*Teks*.

RADARSEMARANG.COM – Berangkat dari anak seorang petani di Desa Kalirejo, Kecamatan Kangkung, Muhammad Makmun membuktikan bahwa dunia politik itu, hak semua orang. Terbukti, saat ini ia didapuk sebagai Ketua DPRD Kendal Periode 2019-2024.
Makmun juga dipercaya menakhodai DPC PKB Kendal. Dia sendiri sudah menjadi aktivis sejak SMA. Awalnya bergabung dengan Ikatan Pelajar Nahdlatul Ulama (IPNU). Karena kecerdasan dan kekuatannya, alumni MAN Kendal ini, pernah didapuk sebagai Wakil Ketua Cabang IPNU Kendal.
Usai lulus dari MAN Kendal, ia melanjutkan ke perguruan tinggi di IAIN (sekarang UIN) Walisongo. Tidak sekadar kuliah dan mengerjakan tugas semata, Makmun begitu aktif berorganisasi. Salah satunya di Pergerakan Mahasiswa Islam Indonesia (PMII).
“Saya juga menjadi Wakil Ketua PMII Cabang Kota Semarang saat itu. Sekarang saya dipercaya sebagai Ketua Ikatan Alumni (IKA) PMII Kendal,” katanya.
Selain aktif menjadi aktivis kampus, Makmun juga aktif di Gerakan Pemuda (GP) Ansor. Ia pernah menjabat sebagai Ketua PAC GP Ansor Kecamatan Kangkung. Saat aktif Ansor inilah muncul keinginan terjun di dunia politik. Makmun tergugah untuk bisa membawa perubahan dan memperjuangkan masyarakat.
“Atas dorongan dan keinginan warga serta teman-teman di IPNU, GP Ansor maupun PMII, akhirnya 2009 saya menjadi kader PKB,” tuturnya.
Ia pun mencoba peruntungan dengan mencalonkan diri sebagai anggota DPRD Kendal pada 2009. Saat itu Makmun memang belum banyak pengalaman dan strategi dalam pemilu legislatif (Pileg).
“Tapi semangat dan dukungan teman-teman luar biasa. Bahkan mereka rela patungan sebagai biaya politik,” ujarnya.
Pengalaman politik dan usaha maksimalnya rupanya belum menghasilkan peruntungan. Makmun gagal menjadi anggota legislatif. Kegagalan tak membuatnya putus asa. Ia melakukan banyak evaluasi. Salah satunya membangun jaringan dan koneksi dengan berbagai kalangan.
“Saya memiliki prinsip, kekalahan dalam Pileg itu bukan akhir. Tapi justru jadi penyemangat untuk terus berkarya di bidang politik. Saya tidak ingin mengecewakan teman dan masyarakat yang sudah mendukung saya,” tandasnya.
Akhirnya 2014, ia kembali mencalonkan diri. Kali ini tentu dengan banyak strategi dan memanfaatkan jaringan organisasi dan pertemanan. “Alhamdulillah, berhasil mendapatkan suara banyak dan berhasil menjadi Anggota DPRD Kendal,” tuturnya.

*Bahan yang Disediakan*.
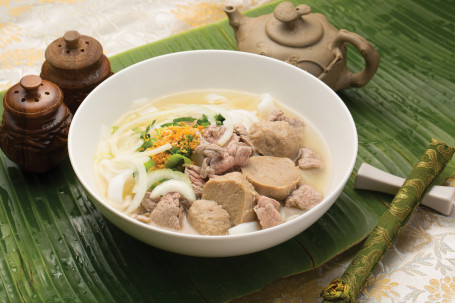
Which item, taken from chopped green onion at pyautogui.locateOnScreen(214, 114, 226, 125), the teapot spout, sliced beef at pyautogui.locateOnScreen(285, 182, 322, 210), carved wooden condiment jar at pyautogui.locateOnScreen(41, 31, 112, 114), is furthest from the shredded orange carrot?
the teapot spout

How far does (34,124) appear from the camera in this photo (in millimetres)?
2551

*Ketentuan Tugas*.
- a) Menurut teks tentang Muhammad Makmun, pada tahun berapa ia menjadi kader PKB?
- b) Tulis ulang kata demi kata bagian teks tentang Muhammad Makmun, mulai dari kata-kata "Usai lulus dari" dan berhenti sesudah kata-kata "Islam Indonesia (PMII).".

*Hasil Akhir*.
- a) Tahun 2009.

- b)
Usai lulus dari MAN Kendal, ia melanjutkan ke perguruan tinggi di IAIN (sekarang UIN) Walisongo. Tidak sekadar kuliah dan mengerjakan tugas semata, Makmun begitu aktif berorganisasi. Salah satunya di Pergerakan Mahasiswa Islam Indonesia (PMII).